China ended a major economic meeting on Wednesday, vowing to boost imports, open its markets and clean up noxious pollution.
The pledges were made at the annual Central Economic Work Conference, at which leaders review past policy and plan for the upcoming year. The results of the three-day closed-door meetings were released by state news agency Xinhua.
This year's meeting was set to focus on implementing the new economic direction Chinese President Xi Jinping outlined to the party congress in October when he declared that China must shift from high-growth to high-quality development.
Xinhua's reports on this week's meeting made no mention of an official growth target for the year. But earlier on Wednesday a state think tank forecast growth slowing to 6.7 per cent in 2018, from 6.8pc this year.
The drive to boost imports and open China's market further could damp down a brewing trade conflict with the United States. “China vows to increase imports and cut import tariffs for some products to promote balanced trade,” Xinhua reported.

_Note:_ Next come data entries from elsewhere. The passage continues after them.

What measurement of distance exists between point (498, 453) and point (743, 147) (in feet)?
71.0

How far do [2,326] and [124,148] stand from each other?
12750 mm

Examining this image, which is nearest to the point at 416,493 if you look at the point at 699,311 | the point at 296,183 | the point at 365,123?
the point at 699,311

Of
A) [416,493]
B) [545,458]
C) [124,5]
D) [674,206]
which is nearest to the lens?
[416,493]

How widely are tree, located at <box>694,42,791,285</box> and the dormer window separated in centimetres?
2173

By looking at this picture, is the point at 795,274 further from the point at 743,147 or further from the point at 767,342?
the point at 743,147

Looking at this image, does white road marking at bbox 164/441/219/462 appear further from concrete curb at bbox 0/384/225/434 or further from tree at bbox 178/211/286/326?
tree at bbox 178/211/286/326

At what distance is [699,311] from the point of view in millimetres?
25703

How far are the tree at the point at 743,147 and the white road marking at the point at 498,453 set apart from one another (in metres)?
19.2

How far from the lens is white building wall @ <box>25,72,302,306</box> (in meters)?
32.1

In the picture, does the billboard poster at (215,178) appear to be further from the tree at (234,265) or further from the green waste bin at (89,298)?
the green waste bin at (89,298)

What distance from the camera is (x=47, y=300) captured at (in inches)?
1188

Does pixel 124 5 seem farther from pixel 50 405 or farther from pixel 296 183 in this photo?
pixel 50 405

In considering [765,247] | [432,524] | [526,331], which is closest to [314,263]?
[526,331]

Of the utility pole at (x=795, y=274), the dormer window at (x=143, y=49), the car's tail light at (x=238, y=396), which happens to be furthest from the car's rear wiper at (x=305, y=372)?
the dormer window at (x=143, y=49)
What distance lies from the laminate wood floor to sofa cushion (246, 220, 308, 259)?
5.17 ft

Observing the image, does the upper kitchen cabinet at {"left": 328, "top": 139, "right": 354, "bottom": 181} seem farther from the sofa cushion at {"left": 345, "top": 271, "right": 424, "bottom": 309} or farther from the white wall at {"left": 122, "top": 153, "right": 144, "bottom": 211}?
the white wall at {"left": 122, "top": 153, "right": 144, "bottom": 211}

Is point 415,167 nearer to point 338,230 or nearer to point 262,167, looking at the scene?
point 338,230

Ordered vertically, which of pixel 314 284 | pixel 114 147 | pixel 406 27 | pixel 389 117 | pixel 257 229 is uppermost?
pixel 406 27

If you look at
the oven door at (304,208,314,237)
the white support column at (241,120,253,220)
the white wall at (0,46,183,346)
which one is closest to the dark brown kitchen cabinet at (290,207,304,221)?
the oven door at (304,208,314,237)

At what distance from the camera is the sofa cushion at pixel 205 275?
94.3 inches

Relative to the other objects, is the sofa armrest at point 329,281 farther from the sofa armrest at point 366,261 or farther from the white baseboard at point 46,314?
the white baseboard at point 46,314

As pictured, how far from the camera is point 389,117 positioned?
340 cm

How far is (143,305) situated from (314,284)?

The meeting also stressed the need to “expand opening up to the outside world” and “substantially expand market access”, Xinhua reported.
The import drive is also a nod to the need to get China's consumer class — the meeting noted that the country boasts the world's largest middle class — to start spending at home.
China is counting on domestic consumption to help rebalance its economy away from the investment-heavy and export-dependent model that catapulted economic growth for four decades but has left it heavily in debt.
Though many analysts believe China's debt-dependent growth has reached a breaking point, Xinhua's report on the meeting noted no new projects to tackle the problem, which some economists fear could trigger a financial crisis.
Xi has indicated he is willing to accept lower growth as China tackles financial risk and heavy pollution, with analysts saying he emphasised the point by leaving growth targets out of his speech to party delegates in October.
“The key points are to win the battle for a blue sky, adjust the industrial structure and eliminate lagging production capacity,” Xinhua said.
This winter China took the first steps in that direction, requiring steel factories and smelters to cut production — with some running at half capacity — in a drive to clean up the notoriously severe winter smog.
The measure, among others, has dented industrial output but given the capital a string of blue-sky days. Along with pollution and imports, the government aims to control financial risk, encourage renting in the housing market, reduce poverty and protect private enterprises.